- Born: Philadelphia, Pennsylvania, U.S.
- Known for: Lighting design
- Awards: Tony Award for Best Lighting Design; Drama Desk Award for Outstanding Lighting Design

= Rick Fisher (lighting designer) =

American lighting designer

Rick Fisher is an American lighting designer, known for his work with Stephen Daldry on Billy Elliot the Musical and An Inspector Calls. He is from Philadelphia, Pennsylvania and attended Dickinson College, but has been based in the UK for the last 30 years.

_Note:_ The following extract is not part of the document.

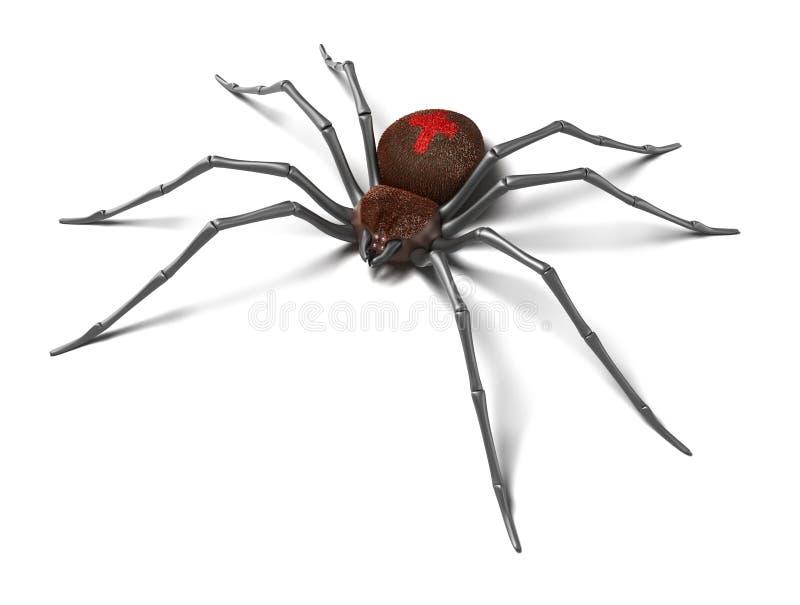 黑色查出的蜘蛛表面白色寡妇 向量例证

He has done the lighting design for many opera companies, including Covent Garden and New York City Opera. He has been designing for the Santa Fe Opera for seven seasons; for the 2007 season he did three productions.

Fisher received the Live Design Outstanding Designer of The Year in 2008. He is the chairman of the British Association of Lighting Designers.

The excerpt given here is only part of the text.